Sua abordagem à comida respeita sua filosofia de vida. Antes de mais, são condicionantes a sua ligação à terra e o respeito pela natureza, memórias dos seus verões portugueses com o avô. Monteiro explica-o assim: “Aprecio a passagem do tempo, o que traz de determinada matéria-prima e como a poderia utilizar e em que contexto. Por exemplo, a cura de laticínios e carnes para fazer queijos e enchidos, só por ser feita em dois locais diferentes faz com que tenham dois sabores diferentes mesmo que a matéria-prima seja a mesma e isso se deve simplesmente aos elementos presentes como a topografia e o tempo decorrido. A história e as tradições do local podem ser um critério para a escolha de um produto em detrimento de outro. Também o tipo de água presente numa região que serve para regar a terra, onde se cultiva uma verdura ou a erva que os animais comem, tem um papel importante, assim como a geografia, porque um presunto envelhecido num determinado local é diferente de outro nem que seja pela distância do mar ou pela altitude ou pela vida que viveu em geral. O outro critério é a consciência da cultura e história do local, a pesquisa e estudo destes critérios que tenho sempre em mente quando crio novos pratos, criando assim uma ligação entre o antigo e o novo. Com esses elementos em mente, não corro o risco de ficar apenas “na moda”, pois há um fio condutor entre tradição e inovação”. João Monteiro move-se, pois, por estas pistas quando cria conceitos para novos pratos com a consciência de que cozinhar em Roma é diferente de cozinhar na Suécia, ou nos Estados Unidos ou em Portugal, e não porque os pratos sejam diferentes, mas porque a soma de todos estes critérios juntamente com a história que contam e representam são diferentes e consequentemente a forma como são vividos e consumidos também são diferentes. “Tendo tudo isso em mente, consigo comunicar melhor o sentimento que quero transmitir”.

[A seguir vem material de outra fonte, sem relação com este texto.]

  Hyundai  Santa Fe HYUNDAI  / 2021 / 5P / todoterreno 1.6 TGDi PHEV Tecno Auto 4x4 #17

Antes de mais nada o que o anima acima de tudo, afirmando uma grande ética de trabalho, feita de longos tempos de paciência, curiosidade e gosto por desafios.

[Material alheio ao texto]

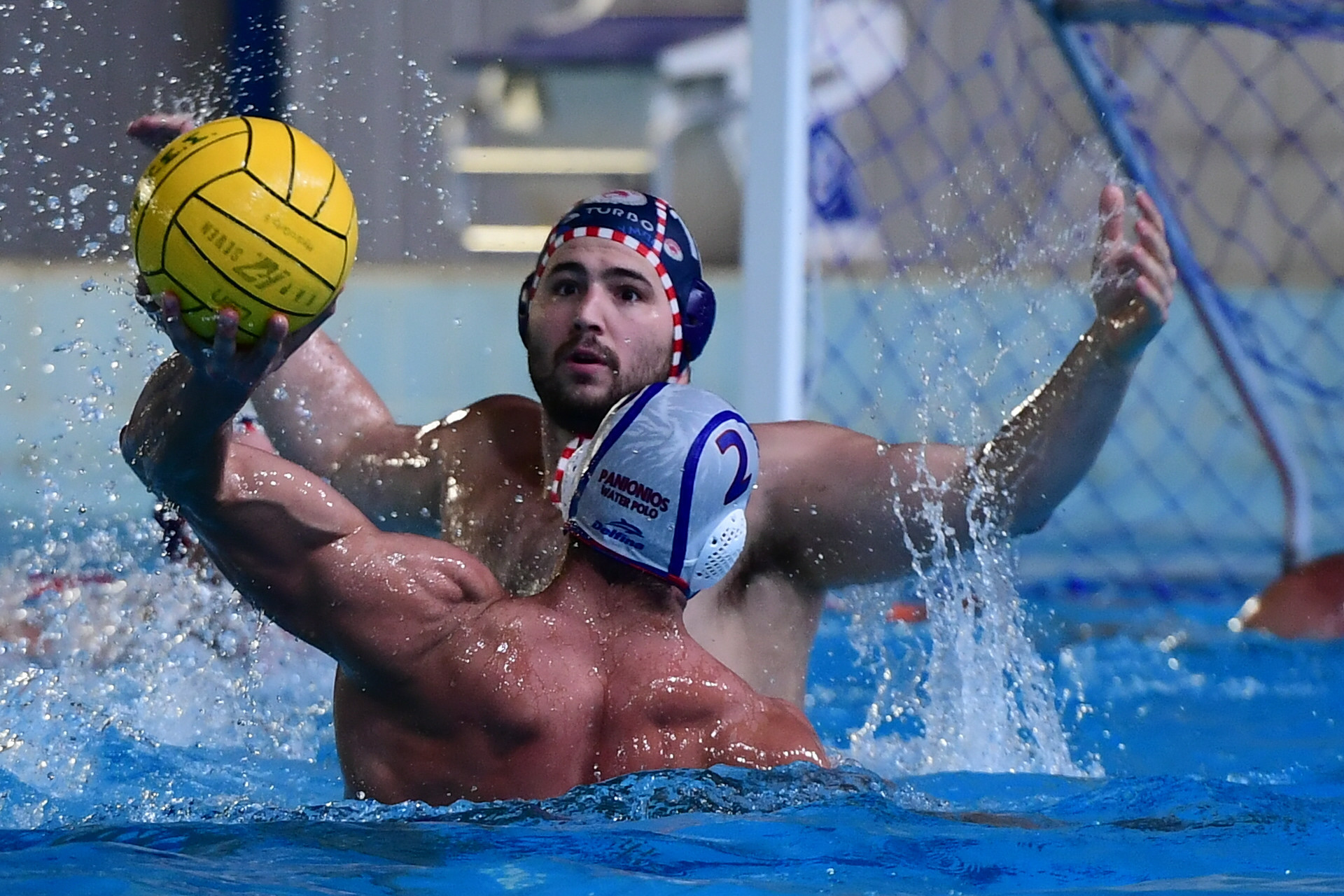 Οι όμιλοι της Waterpolo League για τη σεζόν 2025/26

Da sua cozinha emerge assim uma cozinha simples (Tártaro de pato em bourbon com nozes caramelizadas, uvas e rábano, Pici ajo, ojo e malagueta com pesto de amêndoas e Tártaro de camarão vermelho Mazara, Nhoque da Sardenha com mexilhões e fondue Piacentino de Enna, Galo assado no Molho tailandês com legumes assados ​​salteados, Salmão das Ilhas Faraoé com nabo e madley cítrico, azeitonas secas e molho de natas azedas, Tataki de atum em crosta de avelã com salada Nicoise) em que evita acrescentar algo que não seja o essencial para a história que pretende contar acima toda uma gastronomia local "porque procuro por questões éticas evitar o desperdício de recursos, até mesmo do combustível utilizado no transporte de materiais, procuro também aproveitar todos os produtos tanto de origem animal como vegetal. Odeio desperdício, acho uma falta de respeito com a matéria-prima e com a natureza em geral”. Escusado será dizer que a sazonalidade é o seu principal lema “porque a natureza sabe melhor do que eu quando algo está no seu auge”, uma cozinha que acaba por se tornar a soma de todas as suas viagens, da sua história e das suas vivências” porque em cada prato há um pedaço de mim, com meus pratos conto minha história com sinceridade e humildade”.

Cozinhar para ele, portanto, torna-se um ato de altruísmo. “Quando cozinho, deixo meu ego de lado. Não estou interessado em ficar famoso, mas em passar algo para os outros." E sem dúvida para quem tem este tipo de pressupostos culturais na cozinha, o Pigneto foi uma paragem quase obrigatória. Se cozinhar é uma forma de comunicar, de ligar pessoas, sabores e as várias culturas do mundo, neste popular bairro de Roma, essas culturas cruzam-se, encontram-se, misturam-se, como os fluxos daquela vida nocturna que nunca diferencia idade, classe , cor, credo e afiliações. Talvez tivéssemos diante dos olhos uma nova forma de estar juntos e a Covid nos fez redescobri-la. Mas João chegou primeiro.